Some of the more interesting gifts went to individual officers:
- Last
year, Sergeant Paget Mitchell accepted a photograph of the Golden Gate
Bridge from photographer Michael Addario and the San Francisco Street
Artists. The gift was to thank Mitchell after she was beaten and put in the hospital by a
homeless man at Justin Herman Plaza who'd been annoying the artists.
- Captain William Davenport accepted a $300 photo of the 49ers from unnamed citizens of the Southern District in 2004.
- Three inspectors accepted a $250 gift certificate to snazzy
Boulevard Restaurant, and a $26.95 book from an anonymous citizen in
2004.
The Oddest Gift award goes to the Japanese Consulate, for donating a Browning 380 handgun for the police range's collection in 2005.
Many of the largest monetary value gifts involved officers traveling to see sporting matches in order to plan for events here in the city.
- Five officers including then-Chief Heather Fong received
lodging and meals valued at $4,500 from the Chinese Public Security
Ministry during their trip to China to prepare for the 2008 Olympic
Torch relay through the city.
- Four officers
accepted tickets from Major League Baseball to attend an All-Star
Sunday event in Pittsburgh back in 2007 to prepared for the All-Star
Game in San Francisco last year.

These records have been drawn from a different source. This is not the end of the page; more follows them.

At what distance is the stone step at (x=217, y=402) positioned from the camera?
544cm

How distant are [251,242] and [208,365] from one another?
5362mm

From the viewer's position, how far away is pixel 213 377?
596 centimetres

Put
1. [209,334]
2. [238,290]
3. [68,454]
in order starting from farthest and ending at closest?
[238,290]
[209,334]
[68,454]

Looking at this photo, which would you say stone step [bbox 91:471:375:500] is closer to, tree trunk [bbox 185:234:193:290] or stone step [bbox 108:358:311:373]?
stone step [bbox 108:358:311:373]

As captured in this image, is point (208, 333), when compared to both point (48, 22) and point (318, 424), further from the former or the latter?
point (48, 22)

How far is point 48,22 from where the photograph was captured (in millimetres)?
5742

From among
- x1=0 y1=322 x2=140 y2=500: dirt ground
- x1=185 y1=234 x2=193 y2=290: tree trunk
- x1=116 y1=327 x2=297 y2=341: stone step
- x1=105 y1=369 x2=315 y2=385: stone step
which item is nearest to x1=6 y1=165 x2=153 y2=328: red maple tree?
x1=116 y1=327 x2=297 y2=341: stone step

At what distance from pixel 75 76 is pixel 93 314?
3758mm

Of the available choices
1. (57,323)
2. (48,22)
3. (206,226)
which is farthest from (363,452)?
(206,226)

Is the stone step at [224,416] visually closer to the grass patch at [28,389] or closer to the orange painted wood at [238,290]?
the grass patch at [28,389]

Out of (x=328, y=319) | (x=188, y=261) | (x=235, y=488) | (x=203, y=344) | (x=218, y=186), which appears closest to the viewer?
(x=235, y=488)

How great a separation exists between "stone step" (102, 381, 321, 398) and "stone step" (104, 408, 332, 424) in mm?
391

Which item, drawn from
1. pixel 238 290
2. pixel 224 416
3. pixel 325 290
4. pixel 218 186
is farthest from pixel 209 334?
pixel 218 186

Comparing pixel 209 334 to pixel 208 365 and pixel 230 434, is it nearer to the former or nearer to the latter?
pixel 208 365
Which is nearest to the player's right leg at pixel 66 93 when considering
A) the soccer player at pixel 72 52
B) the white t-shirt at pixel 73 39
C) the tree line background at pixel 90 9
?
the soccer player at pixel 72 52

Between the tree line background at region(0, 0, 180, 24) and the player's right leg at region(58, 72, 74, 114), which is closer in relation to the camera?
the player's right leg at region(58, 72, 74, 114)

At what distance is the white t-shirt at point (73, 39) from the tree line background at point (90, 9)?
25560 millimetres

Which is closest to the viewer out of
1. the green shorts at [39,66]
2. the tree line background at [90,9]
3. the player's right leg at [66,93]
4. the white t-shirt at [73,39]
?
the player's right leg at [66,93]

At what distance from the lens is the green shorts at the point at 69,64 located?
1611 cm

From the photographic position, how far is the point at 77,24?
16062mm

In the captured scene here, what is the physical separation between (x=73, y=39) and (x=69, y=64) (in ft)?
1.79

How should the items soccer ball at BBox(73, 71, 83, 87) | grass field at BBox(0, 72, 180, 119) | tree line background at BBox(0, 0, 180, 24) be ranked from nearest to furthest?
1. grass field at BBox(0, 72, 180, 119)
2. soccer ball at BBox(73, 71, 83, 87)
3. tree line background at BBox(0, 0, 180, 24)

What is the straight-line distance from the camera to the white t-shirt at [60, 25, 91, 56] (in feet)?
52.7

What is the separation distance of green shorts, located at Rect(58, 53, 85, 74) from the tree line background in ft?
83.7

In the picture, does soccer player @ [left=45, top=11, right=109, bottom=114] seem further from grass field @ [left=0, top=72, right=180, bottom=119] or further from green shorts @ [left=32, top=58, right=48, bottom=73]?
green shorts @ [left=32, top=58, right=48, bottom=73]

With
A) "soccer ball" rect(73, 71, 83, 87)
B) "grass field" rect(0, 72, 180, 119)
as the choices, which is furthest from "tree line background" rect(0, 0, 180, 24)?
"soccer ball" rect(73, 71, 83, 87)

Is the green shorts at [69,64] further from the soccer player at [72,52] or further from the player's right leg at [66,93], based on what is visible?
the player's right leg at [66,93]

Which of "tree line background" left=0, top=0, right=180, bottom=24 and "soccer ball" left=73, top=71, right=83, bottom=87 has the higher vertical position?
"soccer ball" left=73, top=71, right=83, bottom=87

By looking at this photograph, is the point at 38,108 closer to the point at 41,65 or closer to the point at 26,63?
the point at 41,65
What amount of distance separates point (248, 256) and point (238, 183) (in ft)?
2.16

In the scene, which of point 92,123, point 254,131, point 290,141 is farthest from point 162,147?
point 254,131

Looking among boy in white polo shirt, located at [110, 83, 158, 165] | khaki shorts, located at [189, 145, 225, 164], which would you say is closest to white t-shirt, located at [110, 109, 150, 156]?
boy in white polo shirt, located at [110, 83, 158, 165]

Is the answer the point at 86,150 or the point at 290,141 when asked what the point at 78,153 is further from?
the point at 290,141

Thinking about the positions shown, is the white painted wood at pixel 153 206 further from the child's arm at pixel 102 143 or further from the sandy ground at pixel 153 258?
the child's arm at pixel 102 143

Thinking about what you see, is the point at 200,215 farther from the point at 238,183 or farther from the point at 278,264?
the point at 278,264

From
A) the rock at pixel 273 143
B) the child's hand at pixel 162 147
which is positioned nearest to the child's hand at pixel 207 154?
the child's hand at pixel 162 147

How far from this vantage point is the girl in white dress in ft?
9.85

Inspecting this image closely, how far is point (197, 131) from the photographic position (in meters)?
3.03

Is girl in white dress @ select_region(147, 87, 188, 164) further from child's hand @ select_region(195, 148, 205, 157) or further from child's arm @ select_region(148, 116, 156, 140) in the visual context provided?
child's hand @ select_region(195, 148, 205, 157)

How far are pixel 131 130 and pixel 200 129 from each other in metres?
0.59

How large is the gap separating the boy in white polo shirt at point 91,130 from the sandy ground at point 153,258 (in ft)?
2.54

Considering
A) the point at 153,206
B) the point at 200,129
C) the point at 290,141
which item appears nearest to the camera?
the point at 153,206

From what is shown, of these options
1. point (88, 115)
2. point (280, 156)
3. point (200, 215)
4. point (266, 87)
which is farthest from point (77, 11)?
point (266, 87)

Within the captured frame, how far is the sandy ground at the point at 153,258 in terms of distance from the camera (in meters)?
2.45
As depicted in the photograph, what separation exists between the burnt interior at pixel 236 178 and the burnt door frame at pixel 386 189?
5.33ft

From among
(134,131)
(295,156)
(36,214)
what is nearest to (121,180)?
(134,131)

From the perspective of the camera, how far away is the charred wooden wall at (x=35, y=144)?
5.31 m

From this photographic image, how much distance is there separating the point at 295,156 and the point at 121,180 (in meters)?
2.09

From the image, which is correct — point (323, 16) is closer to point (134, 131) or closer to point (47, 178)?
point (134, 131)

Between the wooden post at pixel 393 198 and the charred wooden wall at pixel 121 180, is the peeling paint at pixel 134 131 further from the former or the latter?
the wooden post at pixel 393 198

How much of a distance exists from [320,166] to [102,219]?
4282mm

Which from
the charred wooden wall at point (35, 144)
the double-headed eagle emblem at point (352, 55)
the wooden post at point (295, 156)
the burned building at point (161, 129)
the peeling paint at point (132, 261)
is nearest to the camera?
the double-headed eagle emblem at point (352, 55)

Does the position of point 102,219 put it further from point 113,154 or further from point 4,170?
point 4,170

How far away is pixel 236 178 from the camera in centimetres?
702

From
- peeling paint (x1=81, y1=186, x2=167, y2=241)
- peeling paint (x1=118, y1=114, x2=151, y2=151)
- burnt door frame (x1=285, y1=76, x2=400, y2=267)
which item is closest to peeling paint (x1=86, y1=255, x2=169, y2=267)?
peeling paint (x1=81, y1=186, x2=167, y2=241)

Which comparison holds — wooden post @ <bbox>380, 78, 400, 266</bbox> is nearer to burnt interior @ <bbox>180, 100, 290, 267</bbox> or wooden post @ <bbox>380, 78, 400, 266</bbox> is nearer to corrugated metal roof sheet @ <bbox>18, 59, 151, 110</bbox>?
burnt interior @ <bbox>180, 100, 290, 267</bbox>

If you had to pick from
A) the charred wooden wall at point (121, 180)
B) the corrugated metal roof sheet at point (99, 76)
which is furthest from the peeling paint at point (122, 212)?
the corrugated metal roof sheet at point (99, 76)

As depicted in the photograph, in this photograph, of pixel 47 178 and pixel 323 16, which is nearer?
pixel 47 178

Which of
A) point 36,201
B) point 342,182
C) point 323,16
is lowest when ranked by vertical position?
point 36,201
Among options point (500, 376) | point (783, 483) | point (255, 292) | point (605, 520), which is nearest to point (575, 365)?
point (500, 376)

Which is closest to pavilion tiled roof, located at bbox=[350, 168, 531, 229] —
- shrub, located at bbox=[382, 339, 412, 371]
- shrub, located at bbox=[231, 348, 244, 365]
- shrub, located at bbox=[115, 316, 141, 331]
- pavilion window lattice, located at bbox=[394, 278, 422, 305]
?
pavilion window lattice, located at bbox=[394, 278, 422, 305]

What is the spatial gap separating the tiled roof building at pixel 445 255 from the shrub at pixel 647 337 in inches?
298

Two of the four also were given airfare and
lodging by the league.
- Another officer accepted $800 in expenses by the NFL to attend a training seminar in Chicago about security issues at major venues.

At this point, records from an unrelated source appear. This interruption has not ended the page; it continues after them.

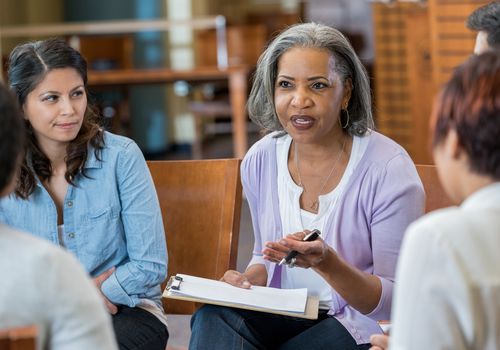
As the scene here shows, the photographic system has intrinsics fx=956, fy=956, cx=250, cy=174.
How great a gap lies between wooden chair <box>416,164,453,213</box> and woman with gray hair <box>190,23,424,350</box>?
0.59 ft

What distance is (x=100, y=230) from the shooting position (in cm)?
234

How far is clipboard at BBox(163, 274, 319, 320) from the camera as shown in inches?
81.7

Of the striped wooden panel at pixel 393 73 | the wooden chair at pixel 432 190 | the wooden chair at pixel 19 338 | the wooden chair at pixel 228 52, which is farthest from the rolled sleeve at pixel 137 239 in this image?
the wooden chair at pixel 228 52

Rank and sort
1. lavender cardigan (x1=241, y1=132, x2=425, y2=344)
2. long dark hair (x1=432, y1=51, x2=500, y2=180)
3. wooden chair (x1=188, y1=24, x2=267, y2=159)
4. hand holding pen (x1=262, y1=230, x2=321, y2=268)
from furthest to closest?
wooden chair (x1=188, y1=24, x2=267, y2=159), lavender cardigan (x1=241, y1=132, x2=425, y2=344), hand holding pen (x1=262, y1=230, x2=321, y2=268), long dark hair (x1=432, y1=51, x2=500, y2=180)

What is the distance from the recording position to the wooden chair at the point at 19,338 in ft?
3.85

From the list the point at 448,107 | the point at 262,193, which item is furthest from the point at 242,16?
the point at 448,107

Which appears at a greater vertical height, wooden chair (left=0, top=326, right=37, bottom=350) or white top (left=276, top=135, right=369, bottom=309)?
wooden chair (left=0, top=326, right=37, bottom=350)

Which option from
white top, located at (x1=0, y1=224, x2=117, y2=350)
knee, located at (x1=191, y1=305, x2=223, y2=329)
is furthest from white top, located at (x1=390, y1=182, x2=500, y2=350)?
knee, located at (x1=191, y1=305, x2=223, y2=329)

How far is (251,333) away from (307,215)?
33 cm

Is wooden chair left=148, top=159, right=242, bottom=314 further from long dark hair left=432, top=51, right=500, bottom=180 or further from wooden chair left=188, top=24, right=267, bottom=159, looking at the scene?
wooden chair left=188, top=24, right=267, bottom=159

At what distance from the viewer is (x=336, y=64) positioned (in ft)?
→ 7.84

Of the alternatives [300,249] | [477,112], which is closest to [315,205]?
[300,249]

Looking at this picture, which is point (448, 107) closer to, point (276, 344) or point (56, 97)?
point (276, 344)

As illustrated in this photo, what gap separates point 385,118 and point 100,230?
5.70 m
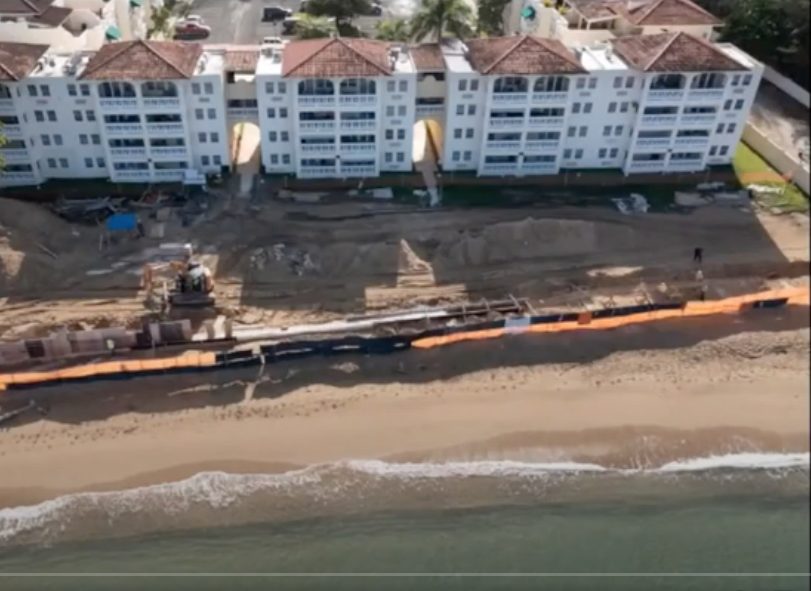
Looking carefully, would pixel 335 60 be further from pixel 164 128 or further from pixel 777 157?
pixel 777 157

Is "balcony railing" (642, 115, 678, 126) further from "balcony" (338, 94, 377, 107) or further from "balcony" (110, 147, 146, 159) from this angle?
"balcony" (110, 147, 146, 159)

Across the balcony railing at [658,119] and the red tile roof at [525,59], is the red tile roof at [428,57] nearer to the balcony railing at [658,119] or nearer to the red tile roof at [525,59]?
the red tile roof at [525,59]

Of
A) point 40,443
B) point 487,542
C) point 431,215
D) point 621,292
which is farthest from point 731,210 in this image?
point 40,443

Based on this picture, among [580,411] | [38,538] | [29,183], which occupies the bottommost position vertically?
[38,538]

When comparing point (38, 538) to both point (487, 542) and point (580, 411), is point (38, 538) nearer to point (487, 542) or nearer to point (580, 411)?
point (487, 542)

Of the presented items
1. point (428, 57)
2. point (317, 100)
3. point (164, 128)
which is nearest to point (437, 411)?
point (317, 100)
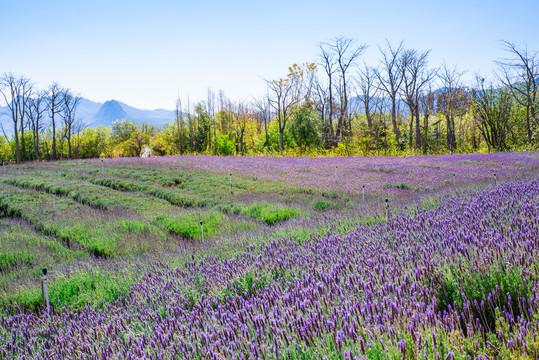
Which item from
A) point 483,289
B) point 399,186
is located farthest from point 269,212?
point 483,289

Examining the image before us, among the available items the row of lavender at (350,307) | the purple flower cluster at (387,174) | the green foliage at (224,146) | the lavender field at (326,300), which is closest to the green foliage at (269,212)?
the lavender field at (326,300)

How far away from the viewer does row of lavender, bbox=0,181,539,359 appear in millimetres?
1357

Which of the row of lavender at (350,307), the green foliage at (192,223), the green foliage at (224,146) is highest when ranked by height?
the green foliage at (224,146)

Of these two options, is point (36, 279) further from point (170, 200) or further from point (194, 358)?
point (170, 200)

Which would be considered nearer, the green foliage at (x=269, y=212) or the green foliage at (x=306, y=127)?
the green foliage at (x=269, y=212)

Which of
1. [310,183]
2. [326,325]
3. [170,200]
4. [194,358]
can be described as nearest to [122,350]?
[194,358]

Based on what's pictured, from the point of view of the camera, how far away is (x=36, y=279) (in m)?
5.66

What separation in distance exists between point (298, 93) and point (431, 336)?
4327cm

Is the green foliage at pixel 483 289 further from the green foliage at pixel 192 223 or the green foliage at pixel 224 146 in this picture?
the green foliage at pixel 224 146

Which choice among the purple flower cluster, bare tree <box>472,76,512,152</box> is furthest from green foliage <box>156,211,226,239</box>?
bare tree <box>472,76,512,152</box>

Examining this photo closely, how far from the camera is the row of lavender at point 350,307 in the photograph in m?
1.36

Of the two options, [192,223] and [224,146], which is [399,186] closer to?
[192,223]

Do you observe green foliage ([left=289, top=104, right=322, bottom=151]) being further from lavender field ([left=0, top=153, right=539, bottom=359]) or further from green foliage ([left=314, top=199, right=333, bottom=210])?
lavender field ([left=0, top=153, right=539, bottom=359])

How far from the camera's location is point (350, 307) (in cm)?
158
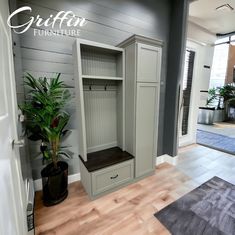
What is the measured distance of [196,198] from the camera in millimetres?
1857

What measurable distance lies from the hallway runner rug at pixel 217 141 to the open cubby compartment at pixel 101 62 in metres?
3.00

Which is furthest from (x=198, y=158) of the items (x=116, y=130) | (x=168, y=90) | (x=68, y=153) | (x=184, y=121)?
(x=68, y=153)

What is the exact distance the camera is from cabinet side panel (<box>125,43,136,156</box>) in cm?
187

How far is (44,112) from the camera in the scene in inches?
60.1

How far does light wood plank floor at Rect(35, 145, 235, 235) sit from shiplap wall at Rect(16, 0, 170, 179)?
0.51 meters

Some of the donations come from corporations that have an interest in the police stopping theft.
- The
retail theft unit is authorized to accept an undetermined amount of
funds from Target Corporation through their Law Enforcement Grant
Program to buy computer and security video editing equipment.

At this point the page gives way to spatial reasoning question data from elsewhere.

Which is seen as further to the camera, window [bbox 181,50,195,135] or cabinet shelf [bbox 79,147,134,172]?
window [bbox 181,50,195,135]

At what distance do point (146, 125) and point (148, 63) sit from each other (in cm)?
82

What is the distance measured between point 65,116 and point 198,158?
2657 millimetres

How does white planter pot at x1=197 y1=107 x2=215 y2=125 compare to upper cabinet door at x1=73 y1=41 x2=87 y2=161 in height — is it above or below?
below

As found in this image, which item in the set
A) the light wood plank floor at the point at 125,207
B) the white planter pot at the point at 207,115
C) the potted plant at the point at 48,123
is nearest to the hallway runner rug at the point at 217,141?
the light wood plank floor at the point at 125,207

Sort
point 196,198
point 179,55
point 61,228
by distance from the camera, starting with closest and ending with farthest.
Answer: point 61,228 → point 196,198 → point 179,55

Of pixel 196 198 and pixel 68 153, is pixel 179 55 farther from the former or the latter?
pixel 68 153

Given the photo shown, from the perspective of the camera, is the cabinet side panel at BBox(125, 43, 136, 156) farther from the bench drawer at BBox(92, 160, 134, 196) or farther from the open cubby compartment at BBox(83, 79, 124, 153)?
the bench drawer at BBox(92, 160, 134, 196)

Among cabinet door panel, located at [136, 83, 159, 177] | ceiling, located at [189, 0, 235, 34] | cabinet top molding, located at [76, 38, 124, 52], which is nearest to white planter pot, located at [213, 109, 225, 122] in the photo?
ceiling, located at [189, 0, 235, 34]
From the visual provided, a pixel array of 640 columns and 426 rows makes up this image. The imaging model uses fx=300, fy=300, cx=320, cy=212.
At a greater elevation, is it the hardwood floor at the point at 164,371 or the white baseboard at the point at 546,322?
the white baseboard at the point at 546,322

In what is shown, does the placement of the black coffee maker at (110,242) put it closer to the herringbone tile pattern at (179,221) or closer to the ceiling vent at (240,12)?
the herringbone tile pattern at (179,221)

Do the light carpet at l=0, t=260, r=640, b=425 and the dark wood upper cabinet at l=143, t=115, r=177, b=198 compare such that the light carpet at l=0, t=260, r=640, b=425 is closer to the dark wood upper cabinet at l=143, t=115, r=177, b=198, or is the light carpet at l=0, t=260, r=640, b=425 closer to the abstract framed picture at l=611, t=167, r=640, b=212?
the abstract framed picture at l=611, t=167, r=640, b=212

- The Sharper Image donated a $799 Sony Handycam to the Tactical Investigations Unit in 2006.
- Walgreens Corporation donated a $2,000 Dell lap top to the retail theft unit in 2005.
- The
San Francisco Clean City Coalition donated $2,500 in Home Depot store
credit to the graffiti abatement unit, and two computers and a printer
valued at $2,300 in 2004. The non-profit played Santa again the next
year, donating more than $6,000 in computers and surveillance
technology. The verdict on whether this has helped rid our streets of
tagging is still out.
- San Francisco-based Annuzzi Concrete Service donated 36 traffic safety vests, saving taxpayers $792.
- Earlier this year, the Mounted Unit received $1,000 from Wells Fargo Bank for its special fund, and $5,000 from Karen Fireman. Back in 2008, the unit received $5,000 from San Carlos-based Maloney Security, Inc.
- Three notebook computers from Dell Incorporated, valued at $4,784 were gifted in 2008 for use in the Bureau of Inspectors.
One gift pulled at the heartstrings. The parents of the late Officer Darryl Tsujimoto donated $5,000 to the K-9 Unit in honor of their son, who died of a heart attack during a training on Treasure Island in 2006.
Then there's the animal donations. In 2007, the police accepted a $9,000 dog named "Pyro" from an officer for the K-9 Unit, and another $9,000 canine named "Gadol Ram" from the California Office of Homeland Security to sniff out explosives.
To conclude, the winner for Most By-The-Book Officer goes to department spokeswoman Tomioka, and we're not just saying this because she's the person who picks up the phone when we call. She requested permission to accept a rose key chain with a value of $20 from St. Dominic's Church after accompanying a pilgrimage across the city. Apparently, she'd rebuffed gifts from the church for years, but they finally dropped the key chain off at her office while she wasn't in.
She petitioned to be able to accept the key chain, and got the commission's approval in April 2008, some 10 months after receiving the gift. Bureaucracy at its finest!